The Suicide Squad has so many expectations weighing it down. It has to be an upgrade from the widely disliked 2016 film of a similar name, it has to work as a James Gunn vehicle after his now-redacted firing from Disney, and it has to bolster the seemingly always behind the eight ball DC Comics film franchise. Add to that the usual desire for the movie to be an entertaining experience and giving so many boxes to check would seem to set the movie up to fail in one arena or another.
Thankfully, The Suicide Squad not only meets all those criteria but blows through them with the explosive power of a million suns. Writer/director James Gunn has brought his particular gift for maniacal humor and gooey heart to the DC universe without the limitations that the Marvel Cinematic Universe has imposed upon his Guardians of the Galaxy movies. That means there is plenty of delightful cursing and violence to be had, but it never feels excessive or grating. I was not a fan of Gunn’s excess in Guardians of the Galaxy Vol. 2 and was worried that the R-rating would see him lean into similar territory. Magically, this lack of restraint actually has his script incredibly focused and lean. This could very well be his best movie yet.
As expected, so much of The Suicide Squad is dependent on the ensemble cast and how the disparate characters interact with each other. Across the board, this film has a phenomenal group of actors bringing heart, pathos, and complexity to a band of truly oddball misfits. Everyone is perfectly attuned to the tone and mood of the script at every moment, and it is hard to pick one standout actor because everyone is doing such a beautiful job with the material. Returning members like Margot Robbie, Joel Kinnaman, and Viola Davis are all leaps and bounds better than they were in the David Ayer movie, and every newcomer is equally endearing and fun.

**Description of the task:**
Answer these questions about the review of The Suicide Squad.
1. In what year was the widely disliked earlier film of a similar name released?
2. Which of James Gunn's films does the reviewer say they were not a fan of because of its excess?
3. Which three returning cast members does the review name?
The items after this play no part in this exercise.

**Supplied information:**
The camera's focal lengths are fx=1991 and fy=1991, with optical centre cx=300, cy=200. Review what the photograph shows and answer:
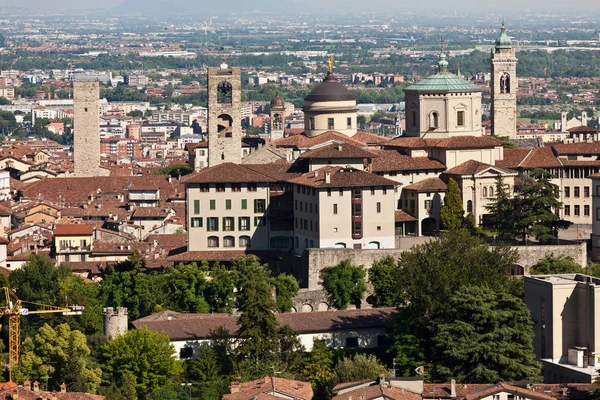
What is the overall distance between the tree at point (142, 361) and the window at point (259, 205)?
476 inches

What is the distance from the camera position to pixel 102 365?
46.5 m

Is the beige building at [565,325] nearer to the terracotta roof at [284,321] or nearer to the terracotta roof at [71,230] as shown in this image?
the terracotta roof at [284,321]

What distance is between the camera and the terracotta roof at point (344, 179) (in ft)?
185

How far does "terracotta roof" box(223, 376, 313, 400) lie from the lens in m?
39.5

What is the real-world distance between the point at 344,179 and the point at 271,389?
57.3 ft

**Worked solution:**
1. 2016
2. Guardians of the Galaxy Vol. 2
3. Margot Robbie, Joel Kinnaman, and Viola Davis